Es gibt nur wenige Menschen, die schon einmal einen Wendehals gesehen haben.
Obwohl der Gemeine Wendehals (Jynx torquilla) tagaktiv ist, bekommt man ihn nur selten zu Gesicht. Seine Bestände gehen zurück, die Art gilt als gefährdet.
Ganz anders der Energie-Wendehals (Jynx pseudoecophila). Es gilt geradezu als ornithologische Sensation, daß dieser eher seltene Vogel in jüngster Zeit so häufig geworden ist, daß man schon von einer Massenvermehrung sprechen kann. War er noch vor einigen Jahren nur in wenigen grünen Biotopen anzutreffen, so ist es ihm nun gelungen, beherzt auch in die widrigsten Lebensräume einzudringen. Selbst in Bayern hat er mühelos Fuß gefaßt, und mancher Bergwanderer staunt nicht schlecht, wenn er dem merkwürdigen Vogel mit seinem schillernden Gefieder sogar in den Gipfelregionen des Gebirges begegnet.
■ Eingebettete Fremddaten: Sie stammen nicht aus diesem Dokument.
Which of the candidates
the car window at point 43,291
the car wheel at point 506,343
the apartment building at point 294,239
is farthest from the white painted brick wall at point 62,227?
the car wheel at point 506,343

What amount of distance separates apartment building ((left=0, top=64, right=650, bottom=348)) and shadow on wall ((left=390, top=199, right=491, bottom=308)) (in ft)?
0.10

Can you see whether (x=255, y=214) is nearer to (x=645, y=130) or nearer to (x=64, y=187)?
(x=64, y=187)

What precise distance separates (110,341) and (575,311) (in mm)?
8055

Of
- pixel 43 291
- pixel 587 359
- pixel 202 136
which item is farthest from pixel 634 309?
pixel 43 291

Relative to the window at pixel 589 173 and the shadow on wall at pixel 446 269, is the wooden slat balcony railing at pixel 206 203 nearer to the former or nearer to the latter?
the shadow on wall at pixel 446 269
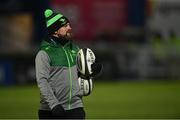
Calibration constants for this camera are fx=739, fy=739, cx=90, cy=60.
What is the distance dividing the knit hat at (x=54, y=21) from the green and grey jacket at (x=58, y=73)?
135 millimetres

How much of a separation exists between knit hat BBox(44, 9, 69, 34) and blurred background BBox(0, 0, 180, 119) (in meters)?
15.1

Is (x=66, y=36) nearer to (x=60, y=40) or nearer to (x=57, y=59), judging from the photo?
(x=60, y=40)

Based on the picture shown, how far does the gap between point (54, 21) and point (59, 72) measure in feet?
1.75

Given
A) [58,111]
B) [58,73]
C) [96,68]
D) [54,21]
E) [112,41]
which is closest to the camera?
[58,111]

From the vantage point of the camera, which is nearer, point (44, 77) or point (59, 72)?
point (44, 77)

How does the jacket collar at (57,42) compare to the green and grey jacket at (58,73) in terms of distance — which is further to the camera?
the jacket collar at (57,42)

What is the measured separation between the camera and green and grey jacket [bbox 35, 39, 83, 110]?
7285 millimetres

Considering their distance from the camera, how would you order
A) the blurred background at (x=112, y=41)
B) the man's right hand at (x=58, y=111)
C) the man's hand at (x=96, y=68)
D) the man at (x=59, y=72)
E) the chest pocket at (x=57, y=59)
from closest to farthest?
1. the man's right hand at (x=58, y=111)
2. the man at (x=59, y=72)
3. the chest pocket at (x=57, y=59)
4. the man's hand at (x=96, y=68)
5. the blurred background at (x=112, y=41)

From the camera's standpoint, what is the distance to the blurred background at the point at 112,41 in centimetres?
2744

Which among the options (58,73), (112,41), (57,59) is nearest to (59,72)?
(58,73)

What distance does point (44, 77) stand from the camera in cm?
725

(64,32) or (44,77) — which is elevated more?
(64,32)

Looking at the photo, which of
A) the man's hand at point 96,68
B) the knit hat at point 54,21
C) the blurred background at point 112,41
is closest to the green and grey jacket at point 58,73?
the knit hat at point 54,21

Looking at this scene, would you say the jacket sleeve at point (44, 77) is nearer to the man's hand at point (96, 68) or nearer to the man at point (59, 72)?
the man at point (59, 72)
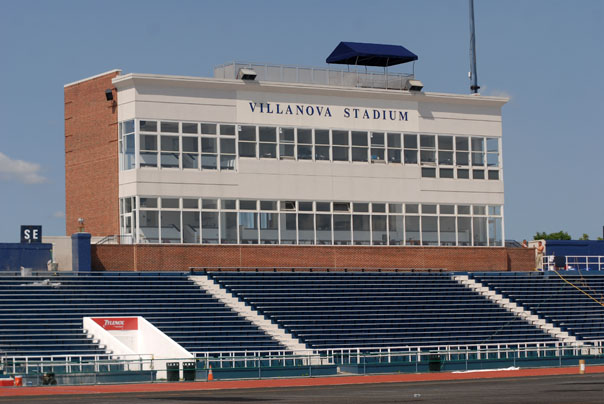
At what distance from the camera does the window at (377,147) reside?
59906mm

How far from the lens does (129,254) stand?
53.4 metres

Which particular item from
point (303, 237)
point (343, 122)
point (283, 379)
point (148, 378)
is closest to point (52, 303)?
point (148, 378)

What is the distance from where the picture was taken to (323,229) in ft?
191

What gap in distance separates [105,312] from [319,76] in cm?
1810

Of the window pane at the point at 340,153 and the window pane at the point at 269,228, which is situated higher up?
the window pane at the point at 340,153

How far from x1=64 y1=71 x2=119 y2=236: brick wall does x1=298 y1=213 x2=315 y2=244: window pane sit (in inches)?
355

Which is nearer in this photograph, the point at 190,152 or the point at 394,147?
the point at 190,152

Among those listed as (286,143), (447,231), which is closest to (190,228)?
(286,143)

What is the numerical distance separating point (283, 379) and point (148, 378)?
5.29 meters

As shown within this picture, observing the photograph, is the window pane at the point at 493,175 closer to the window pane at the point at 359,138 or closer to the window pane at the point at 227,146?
the window pane at the point at 359,138

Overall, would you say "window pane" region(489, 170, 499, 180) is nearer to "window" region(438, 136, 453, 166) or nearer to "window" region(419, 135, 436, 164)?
"window" region(438, 136, 453, 166)

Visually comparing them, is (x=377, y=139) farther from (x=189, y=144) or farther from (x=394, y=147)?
(x=189, y=144)

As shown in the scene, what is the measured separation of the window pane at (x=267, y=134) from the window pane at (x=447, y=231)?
33.5 ft

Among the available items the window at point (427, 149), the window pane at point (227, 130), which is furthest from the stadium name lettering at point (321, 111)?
the window at point (427, 149)
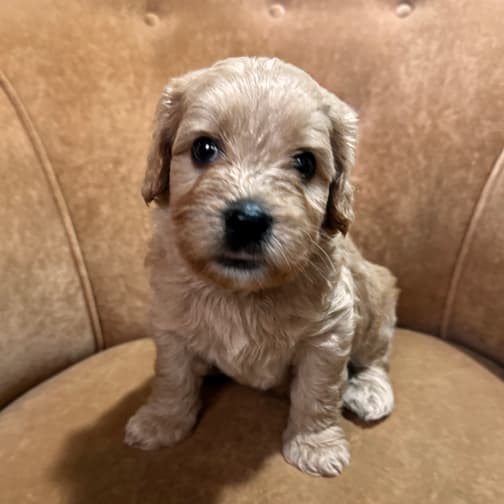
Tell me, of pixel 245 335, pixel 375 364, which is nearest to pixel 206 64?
pixel 245 335

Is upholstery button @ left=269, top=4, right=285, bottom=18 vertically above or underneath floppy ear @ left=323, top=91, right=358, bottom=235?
above

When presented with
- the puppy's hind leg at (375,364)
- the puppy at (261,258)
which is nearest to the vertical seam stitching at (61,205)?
the puppy at (261,258)

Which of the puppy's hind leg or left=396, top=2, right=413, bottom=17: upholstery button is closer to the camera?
the puppy's hind leg

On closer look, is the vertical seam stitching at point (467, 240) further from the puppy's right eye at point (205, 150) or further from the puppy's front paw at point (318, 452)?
the puppy's right eye at point (205, 150)

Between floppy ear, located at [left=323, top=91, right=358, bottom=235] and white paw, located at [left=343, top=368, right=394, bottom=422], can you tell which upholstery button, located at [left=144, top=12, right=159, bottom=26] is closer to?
floppy ear, located at [left=323, top=91, right=358, bottom=235]

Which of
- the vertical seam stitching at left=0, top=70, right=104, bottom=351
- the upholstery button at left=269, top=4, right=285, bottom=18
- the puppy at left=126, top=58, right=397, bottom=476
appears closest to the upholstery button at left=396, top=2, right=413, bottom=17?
the upholstery button at left=269, top=4, right=285, bottom=18

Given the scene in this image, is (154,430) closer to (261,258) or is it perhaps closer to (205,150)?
(261,258)
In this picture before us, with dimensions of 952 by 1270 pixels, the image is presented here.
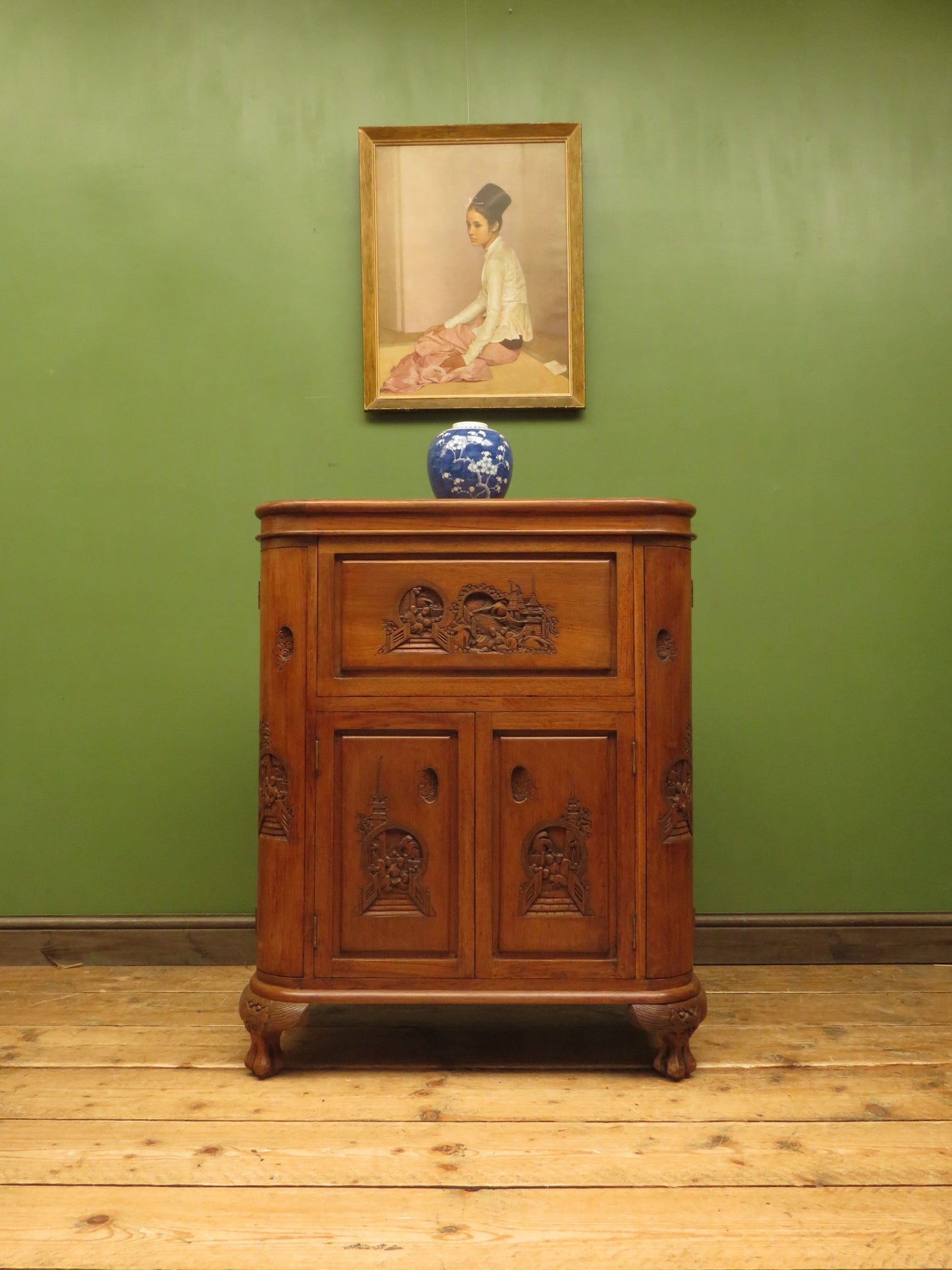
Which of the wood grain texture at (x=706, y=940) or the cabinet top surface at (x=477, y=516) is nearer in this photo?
the cabinet top surface at (x=477, y=516)

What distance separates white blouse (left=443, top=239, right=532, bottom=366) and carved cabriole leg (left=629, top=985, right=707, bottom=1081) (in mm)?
1536

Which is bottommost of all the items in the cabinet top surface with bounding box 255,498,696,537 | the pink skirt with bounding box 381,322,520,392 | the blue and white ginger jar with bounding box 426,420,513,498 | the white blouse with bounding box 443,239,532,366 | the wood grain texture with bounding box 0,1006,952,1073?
the wood grain texture with bounding box 0,1006,952,1073

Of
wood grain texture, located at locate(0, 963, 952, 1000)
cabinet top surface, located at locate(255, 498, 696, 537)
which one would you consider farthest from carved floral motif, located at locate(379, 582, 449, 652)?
wood grain texture, located at locate(0, 963, 952, 1000)

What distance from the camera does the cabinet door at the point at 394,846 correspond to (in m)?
1.76

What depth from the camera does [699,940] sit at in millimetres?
2414

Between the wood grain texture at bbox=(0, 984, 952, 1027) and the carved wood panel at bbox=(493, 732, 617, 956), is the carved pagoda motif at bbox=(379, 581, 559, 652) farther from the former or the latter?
the wood grain texture at bbox=(0, 984, 952, 1027)

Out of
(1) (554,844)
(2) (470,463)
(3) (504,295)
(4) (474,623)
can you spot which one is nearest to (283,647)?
(4) (474,623)

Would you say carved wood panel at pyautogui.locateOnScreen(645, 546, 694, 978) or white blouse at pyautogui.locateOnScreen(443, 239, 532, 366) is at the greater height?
white blouse at pyautogui.locateOnScreen(443, 239, 532, 366)

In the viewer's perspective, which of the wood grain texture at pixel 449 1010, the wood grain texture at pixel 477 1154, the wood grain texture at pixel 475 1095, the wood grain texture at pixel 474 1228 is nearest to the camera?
the wood grain texture at pixel 474 1228

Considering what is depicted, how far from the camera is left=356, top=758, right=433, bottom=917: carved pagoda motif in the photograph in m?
1.77

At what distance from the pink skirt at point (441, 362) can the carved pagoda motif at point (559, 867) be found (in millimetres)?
1155

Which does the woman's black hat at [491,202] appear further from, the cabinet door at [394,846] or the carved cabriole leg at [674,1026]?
the carved cabriole leg at [674,1026]

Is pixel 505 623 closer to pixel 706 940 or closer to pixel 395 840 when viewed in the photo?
pixel 395 840

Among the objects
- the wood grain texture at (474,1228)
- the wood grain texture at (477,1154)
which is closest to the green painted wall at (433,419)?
the wood grain texture at (477,1154)
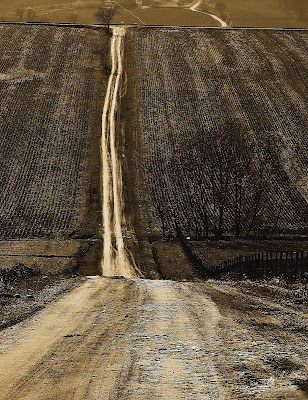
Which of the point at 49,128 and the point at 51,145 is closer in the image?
the point at 51,145

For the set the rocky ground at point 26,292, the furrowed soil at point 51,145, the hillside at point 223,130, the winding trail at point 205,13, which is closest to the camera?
the rocky ground at point 26,292

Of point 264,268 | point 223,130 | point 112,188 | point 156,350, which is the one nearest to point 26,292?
point 156,350

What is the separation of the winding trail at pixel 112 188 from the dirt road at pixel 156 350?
10.6 meters

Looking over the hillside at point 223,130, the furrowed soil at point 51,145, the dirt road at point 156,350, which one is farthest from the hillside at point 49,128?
the dirt road at point 156,350

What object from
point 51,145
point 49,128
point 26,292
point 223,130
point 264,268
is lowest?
point 26,292

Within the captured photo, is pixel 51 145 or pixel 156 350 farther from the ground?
pixel 51 145

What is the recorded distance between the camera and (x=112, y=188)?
43.4 m

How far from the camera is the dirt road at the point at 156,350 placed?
35.5ft

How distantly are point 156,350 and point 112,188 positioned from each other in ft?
100

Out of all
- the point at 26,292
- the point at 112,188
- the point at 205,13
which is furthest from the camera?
the point at 205,13

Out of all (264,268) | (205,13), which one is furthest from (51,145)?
(205,13)

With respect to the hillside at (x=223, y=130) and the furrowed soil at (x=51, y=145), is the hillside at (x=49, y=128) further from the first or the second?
the hillside at (x=223, y=130)

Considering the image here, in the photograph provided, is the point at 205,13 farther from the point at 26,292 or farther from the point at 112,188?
the point at 26,292

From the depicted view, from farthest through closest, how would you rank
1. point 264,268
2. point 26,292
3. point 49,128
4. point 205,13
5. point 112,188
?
point 205,13, point 49,128, point 112,188, point 264,268, point 26,292
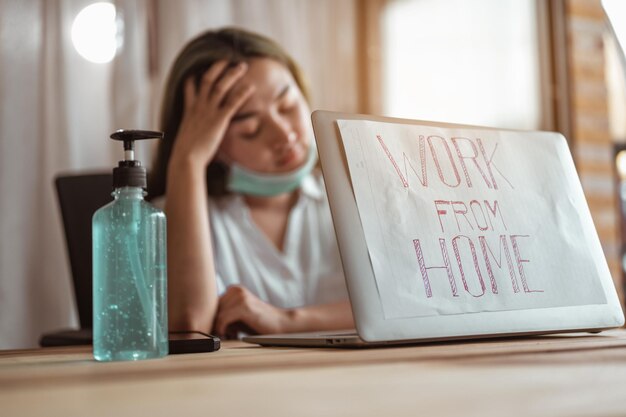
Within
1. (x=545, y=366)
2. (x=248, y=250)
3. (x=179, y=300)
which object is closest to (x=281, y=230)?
(x=248, y=250)

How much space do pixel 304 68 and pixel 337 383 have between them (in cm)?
225

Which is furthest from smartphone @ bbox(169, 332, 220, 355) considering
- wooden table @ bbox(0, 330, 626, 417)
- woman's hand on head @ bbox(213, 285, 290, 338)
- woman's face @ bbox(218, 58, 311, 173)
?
woman's face @ bbox(218, 58, 311, 173)

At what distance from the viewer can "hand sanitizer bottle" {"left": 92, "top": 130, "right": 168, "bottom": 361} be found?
59 cm

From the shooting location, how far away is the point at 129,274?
23.4 inches

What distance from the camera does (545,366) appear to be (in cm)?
49

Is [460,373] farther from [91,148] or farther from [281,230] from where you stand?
[91,148]

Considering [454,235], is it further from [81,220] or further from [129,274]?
[81,220]

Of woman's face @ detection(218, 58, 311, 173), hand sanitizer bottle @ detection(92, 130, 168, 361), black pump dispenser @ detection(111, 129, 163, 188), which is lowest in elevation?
hand sanitizer bottle @ detection(92, 130, 168, 361)

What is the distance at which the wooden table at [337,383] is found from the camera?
1.15ft

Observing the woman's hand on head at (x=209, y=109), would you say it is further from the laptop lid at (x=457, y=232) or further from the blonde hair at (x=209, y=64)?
the laptop lid at (x=457, y=232)

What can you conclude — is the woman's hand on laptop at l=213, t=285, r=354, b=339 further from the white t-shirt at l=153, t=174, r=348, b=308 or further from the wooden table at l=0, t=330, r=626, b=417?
the wooden table at l=0, t=330, r=626, b=417

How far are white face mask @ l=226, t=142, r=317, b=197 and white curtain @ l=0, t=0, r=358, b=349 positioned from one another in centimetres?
78

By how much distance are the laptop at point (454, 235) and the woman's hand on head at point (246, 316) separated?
36 centimetres

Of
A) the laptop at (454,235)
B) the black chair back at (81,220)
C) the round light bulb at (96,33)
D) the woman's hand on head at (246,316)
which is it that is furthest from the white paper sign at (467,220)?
the round light bulb at (96,33)
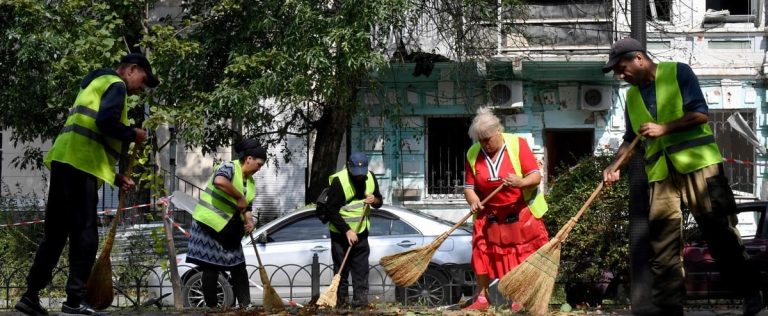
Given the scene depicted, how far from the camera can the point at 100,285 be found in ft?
24.5

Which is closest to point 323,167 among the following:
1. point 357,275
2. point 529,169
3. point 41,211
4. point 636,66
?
point 41,211

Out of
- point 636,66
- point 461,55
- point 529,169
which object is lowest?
point 529,169

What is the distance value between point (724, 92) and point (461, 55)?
200 inches

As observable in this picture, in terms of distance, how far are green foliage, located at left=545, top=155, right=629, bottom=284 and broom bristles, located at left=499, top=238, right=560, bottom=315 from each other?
305 cm

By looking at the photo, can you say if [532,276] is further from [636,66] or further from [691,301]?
[691,301]

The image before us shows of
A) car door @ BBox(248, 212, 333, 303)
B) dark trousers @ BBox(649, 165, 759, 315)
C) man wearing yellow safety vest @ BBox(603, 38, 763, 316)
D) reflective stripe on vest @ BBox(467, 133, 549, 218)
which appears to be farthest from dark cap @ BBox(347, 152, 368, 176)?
dark trousers @ BBox(649, 165, 759, 315)

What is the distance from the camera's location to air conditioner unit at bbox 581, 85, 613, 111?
1908 cm

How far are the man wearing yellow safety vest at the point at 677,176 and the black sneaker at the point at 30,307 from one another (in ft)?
12.8

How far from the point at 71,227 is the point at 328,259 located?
5562 mm

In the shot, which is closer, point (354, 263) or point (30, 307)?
point (30, 307)

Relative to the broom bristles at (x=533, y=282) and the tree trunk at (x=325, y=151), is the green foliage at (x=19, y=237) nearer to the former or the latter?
the tree trunk at (x=325, y=151)

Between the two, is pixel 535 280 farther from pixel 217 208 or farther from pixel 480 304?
pixel 217 208

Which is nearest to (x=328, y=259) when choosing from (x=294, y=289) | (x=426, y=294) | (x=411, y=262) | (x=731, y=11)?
(x=294, y=289)

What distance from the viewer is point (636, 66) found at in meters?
6.61
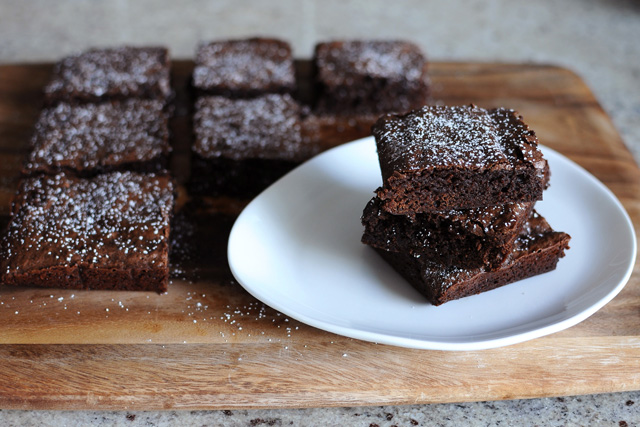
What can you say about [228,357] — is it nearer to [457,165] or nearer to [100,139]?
[457,165]

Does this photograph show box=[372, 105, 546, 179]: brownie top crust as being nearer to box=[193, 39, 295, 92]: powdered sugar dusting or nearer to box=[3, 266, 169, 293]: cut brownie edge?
box=[3, 266, 169, 293]: cut brownie edge

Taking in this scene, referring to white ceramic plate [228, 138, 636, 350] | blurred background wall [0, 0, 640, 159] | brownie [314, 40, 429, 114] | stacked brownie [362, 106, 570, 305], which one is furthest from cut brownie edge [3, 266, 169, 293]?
blurred background wall [0, 0, 640, 159]

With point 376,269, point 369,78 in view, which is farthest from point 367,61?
point 376,269

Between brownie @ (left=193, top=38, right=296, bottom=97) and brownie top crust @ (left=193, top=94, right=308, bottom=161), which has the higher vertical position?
brownie @ (left=193, top=38, right=296, bottom=97)

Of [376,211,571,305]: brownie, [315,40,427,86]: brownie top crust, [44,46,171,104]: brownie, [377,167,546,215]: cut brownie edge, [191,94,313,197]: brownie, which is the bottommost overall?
[376,211,571,305]: brownie

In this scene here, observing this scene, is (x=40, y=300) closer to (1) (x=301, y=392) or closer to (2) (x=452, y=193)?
(1) (x=301, y=392)

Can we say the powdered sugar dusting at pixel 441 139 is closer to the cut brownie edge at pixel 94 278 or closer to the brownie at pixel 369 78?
the cut brownie edge at pixel 94 278

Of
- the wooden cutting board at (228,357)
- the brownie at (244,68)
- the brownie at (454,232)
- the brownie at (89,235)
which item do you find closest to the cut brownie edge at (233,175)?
the brownie at (89,235)
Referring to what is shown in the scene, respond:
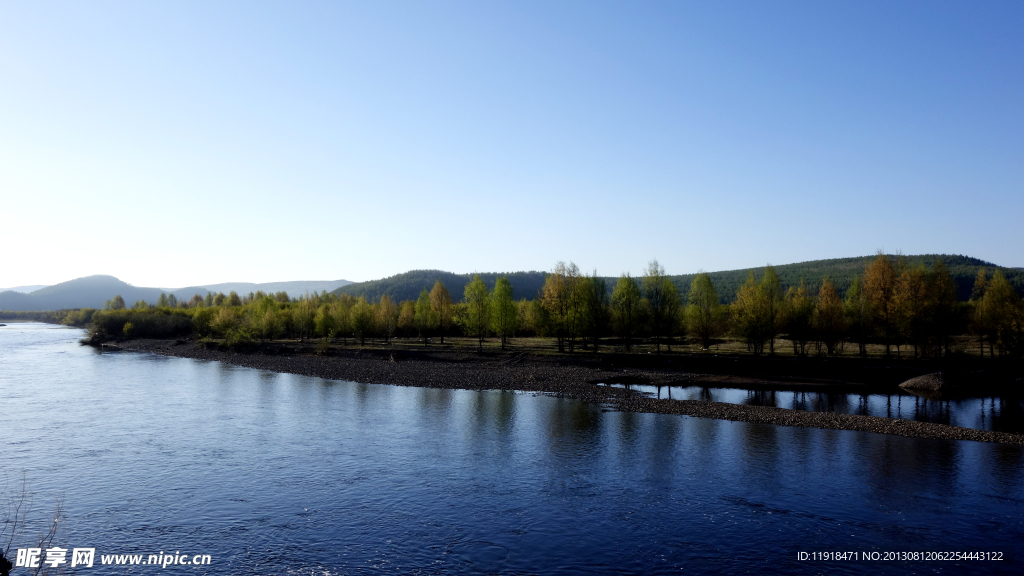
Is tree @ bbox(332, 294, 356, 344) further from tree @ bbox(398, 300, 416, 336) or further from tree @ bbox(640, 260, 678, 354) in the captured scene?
tree @ bbox(640, 260, 678, 354)

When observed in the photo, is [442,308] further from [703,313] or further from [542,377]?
[703,313]

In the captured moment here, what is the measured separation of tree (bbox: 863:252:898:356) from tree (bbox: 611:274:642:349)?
29.0 meters

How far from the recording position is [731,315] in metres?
80.8

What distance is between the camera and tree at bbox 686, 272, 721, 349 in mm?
77062

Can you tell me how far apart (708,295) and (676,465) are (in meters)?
57.4

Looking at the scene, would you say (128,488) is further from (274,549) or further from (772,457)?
(772,457)

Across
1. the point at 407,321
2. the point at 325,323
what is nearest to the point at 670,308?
the point at 407,321

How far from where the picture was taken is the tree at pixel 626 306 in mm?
81125

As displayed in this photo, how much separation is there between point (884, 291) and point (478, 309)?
53299 mm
Über die Gründe für die explosionsartige Vermehrung gehen die Meinungen weit auseinander. Ein Experte des NABU, der nicht genannt werden möchte, spricht von einem „seuchenhaften Geschehen“ mit fatalen Folgen für das ökologische Gleichgewicht.
Wir haben es hier mit einem robusten Vogel zu tun, der sich in einer geradezu atemberaubenden Geschwindigkeit vermehrt. Wo immer er auftaucht, vertreibt er die einheimischen Arten mit kräftigen Schnabelhieben. Er verdrängt einfach alles!
Die meisten Spaziergänger freilich sind anderer Ansicht. Auch Frau W. aus G., die gerade mit ihrer kleinen Tochter auf einen ganzen Schwarm von Energie-Wendehälsen gestoßen ist. „Ich verstehe die ganze Aufregung nicht“, sagt sie. „Es sind doch so schöne Tiere. Man muß sie einfach liebhaben!“ Und ihre Tochter nickt: „Sie sind niedlich.“
Wie es mit dem Wendehals weitergehen wird, weiß niemand.
„Auf lange Sicht“, meint der NABU-Experte, „wird die Population wieder zusammenbrechen. Dafür sorgt die Natur schon.“
Aber die ökologischen Schäden, die der Wendehals bis dahin noch anrichten kann, werden enorm sein.